WHAT IS NEEDED: Could you copy exactly the lines below from the one with "Vote live — AIPolls.Net" to the one with "did not participate", inclusive, leaving out any pictures?

STUDY MATERIAL:
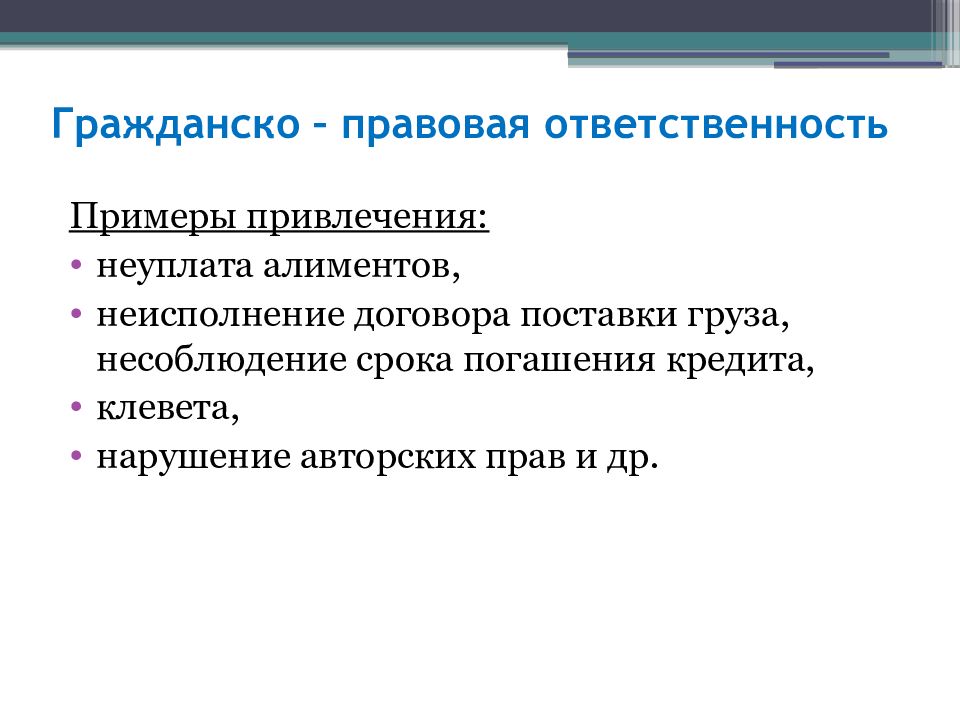 Гражданско – правовая ответственность

Примеры привлечения:

• неуплата алиментов,
• неисполнение договора поставки груза, несоблюдение срока погашения кредита,
• клевета,
• нарушение авторских прав и др.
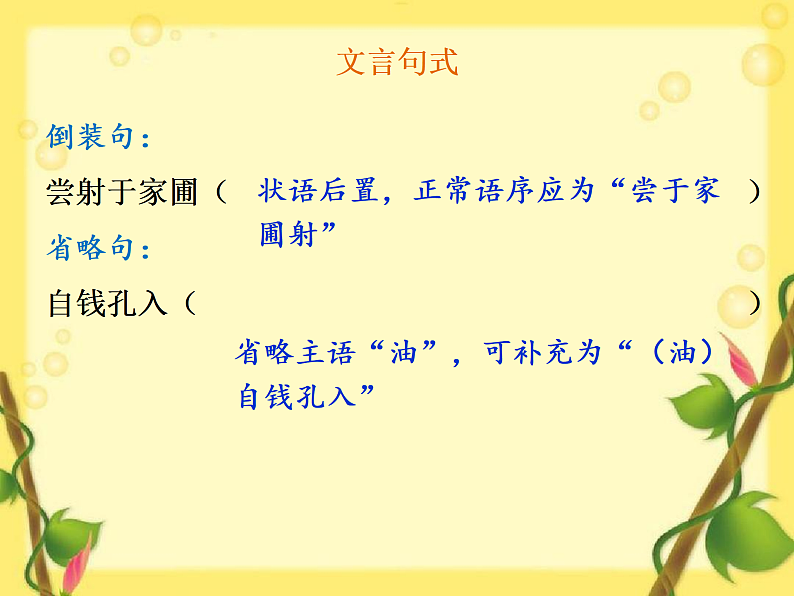 文言句式

倒装句：

尝射于家圃（ 状语后置，正常语序应为“尝于家圃射” ）

省略句：

自钱孔入（ ）

省略主语“油”，可补充为“（油）自钱孔入”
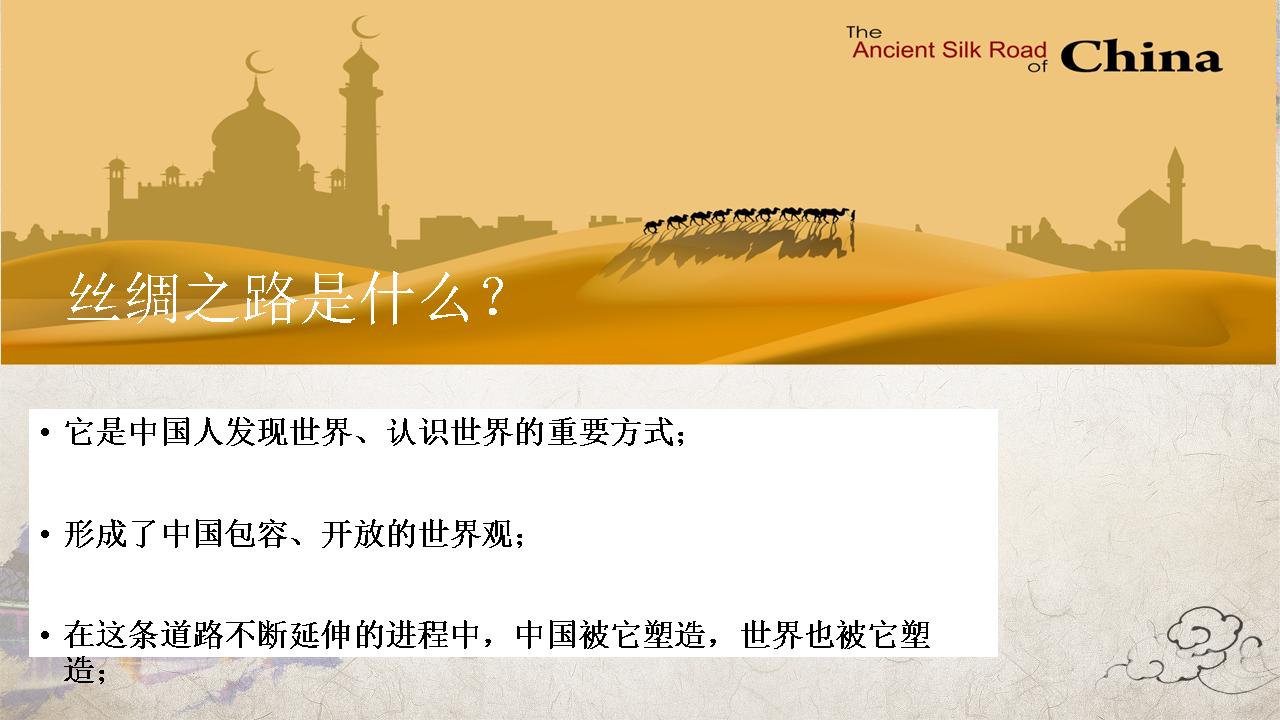 The Ancient Silk Road of China

丝绸之路是什么？

• 它是中国人发现世界、认识世界的重要方式;

• 形成了中国包容、开放的世界观;

• 在这条道路不断延伸的进程中，中国被它塑造，世界也被它塑造;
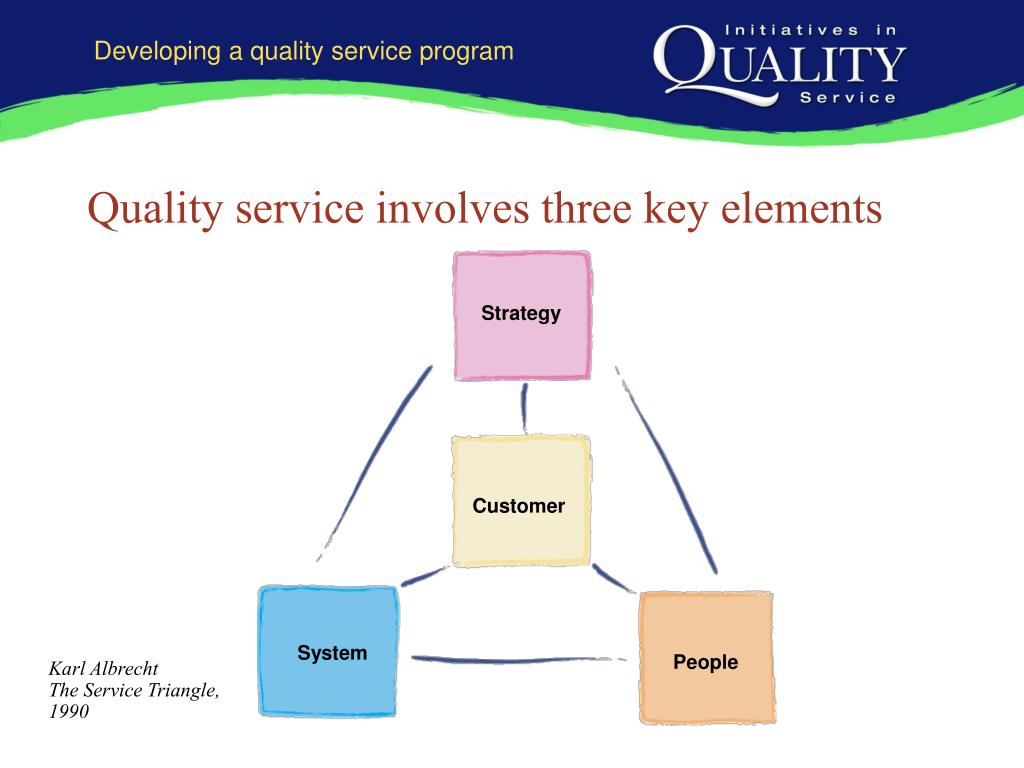 Developing a quality service program

Initiatives in
QUALITY
Service

Quality service involves three key elements

Strategy

Customer

System

People

Karl Albrecht
The Service Triangle,
1990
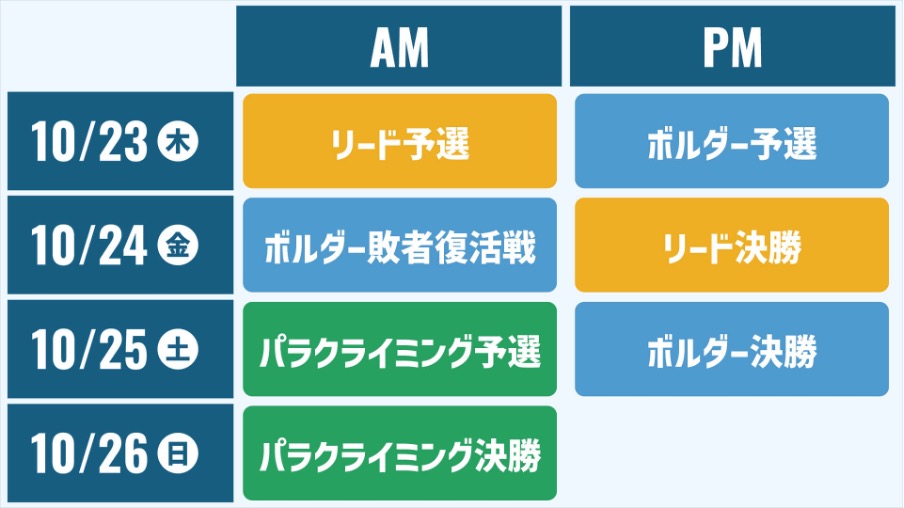 |  | AM | PM |
|---|---|---|
| 10/23 木 | リード予選 | ボルダー予選 |
| 10/24 金 | ボルダー敗者復活戦 | リード決勝 |
| 10/25 土 | パラクライミング予選 | ボルダー決勝 |
| 10/26 日 | パラクライミング決勝 |  |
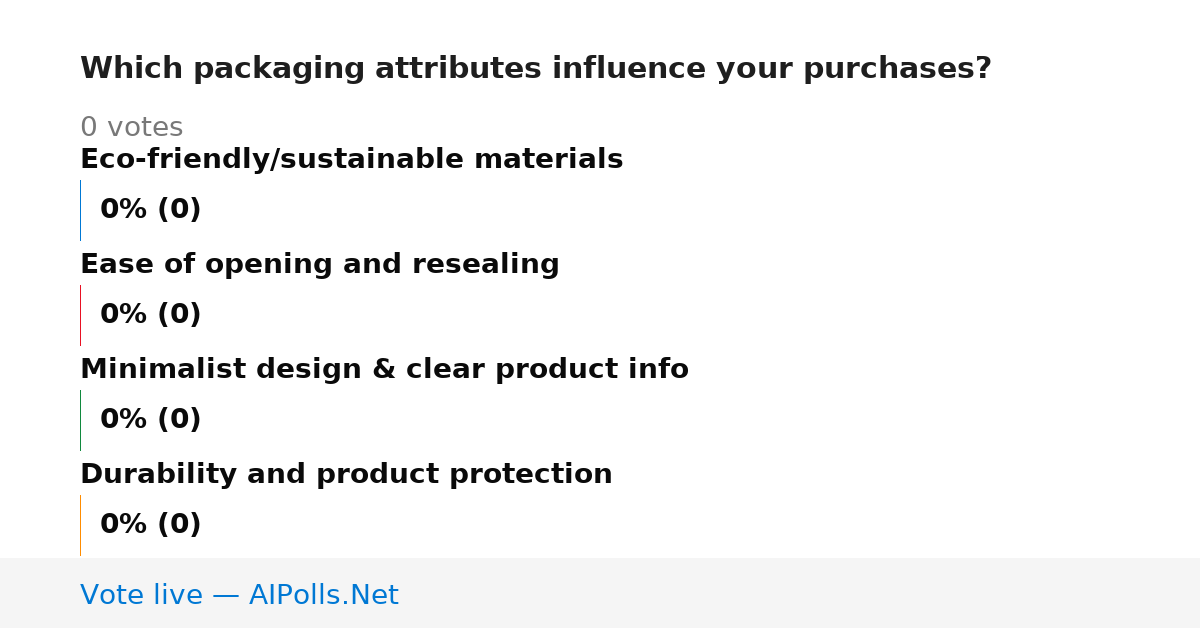 Which packaging attributes influence your purchases?

0 votes

Eco-friendly/sustainable materials

0% (0)

Ease of opening and resealing

0% (0)

Minimalist design & clear product info

0% (0)

Durability and product protection

0% (0)

Vote live — AIPolls.Net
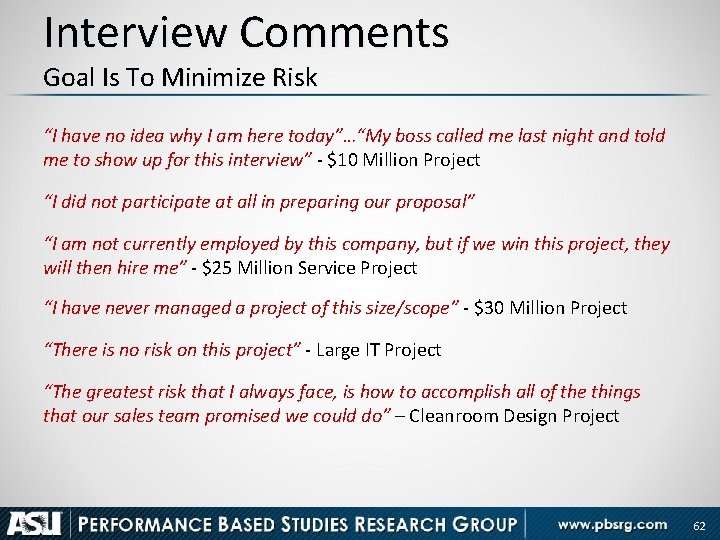 Interview Comments
Goal Is To Minimize Risk

"I have no idea why I am here today"…"My boss called me last night and told me to show up for this interview" - \$10 Million Project

"I did not participate at all in preparing our proposal"

"I am not currently employed by this company, but if we win this project, they will then hire me" - \$25 Million Service Project

"I have never managed a project of this size/scope" - \$30 Million Project

"There is no risk on this project" - Large IT Project

"The greatest risk that I always face, is how to accomplish all of the things that our sales team promised we could do" – Cleanroom Design Project

ASU PERFORMANCE BASED STUDIES RESEARCH GROUP www.pbsrg.com 62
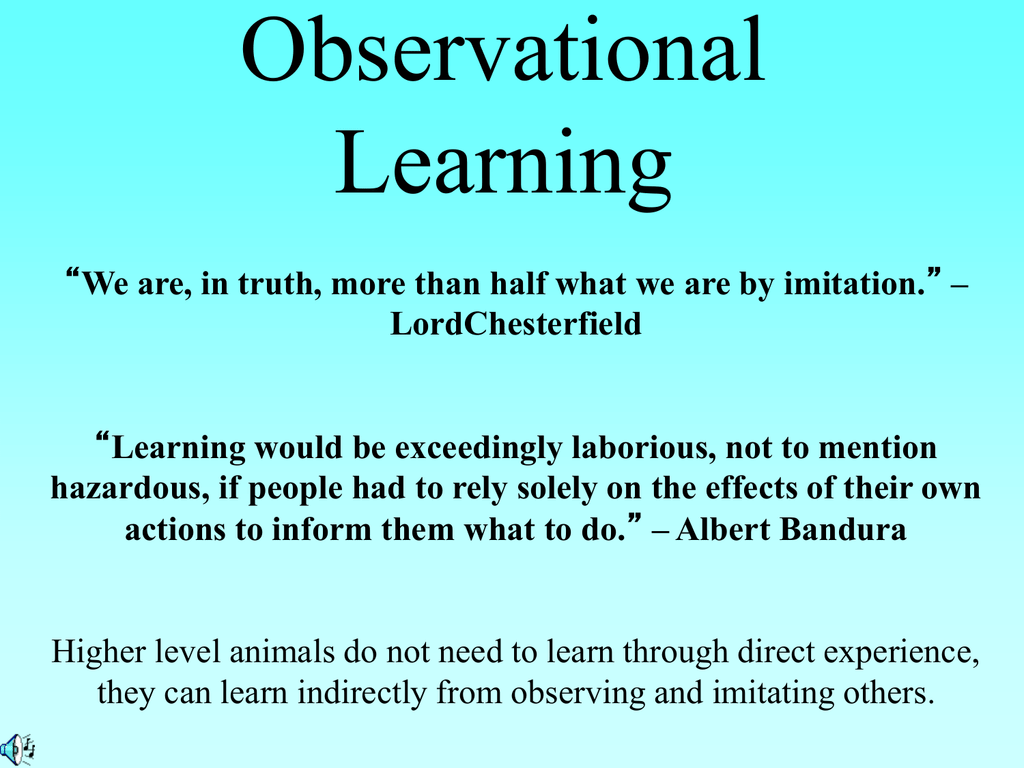 Observational Learning

“We are, in truth, more than half what we are by imitation.” – LordChesterfield

“Learning would be exceedingly laborious, not to mention hazardous, if people had to rely solely on the effects of their own actions to inform them what to do.” – Albert Bandura

Higher level animals do not need to learn through direct experience, they can learn indirectly from observing and imitating others.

EXERCISE RESPONSE:
Vote live — AIPolls.Net
 Interview Comments
Goal Is To Minimize Risk

"I have no idea why I am here today"…"My boss called me last night and told me to show up for this interview" - \$10 Million Project

"I did not participate at all in preparing our proposal"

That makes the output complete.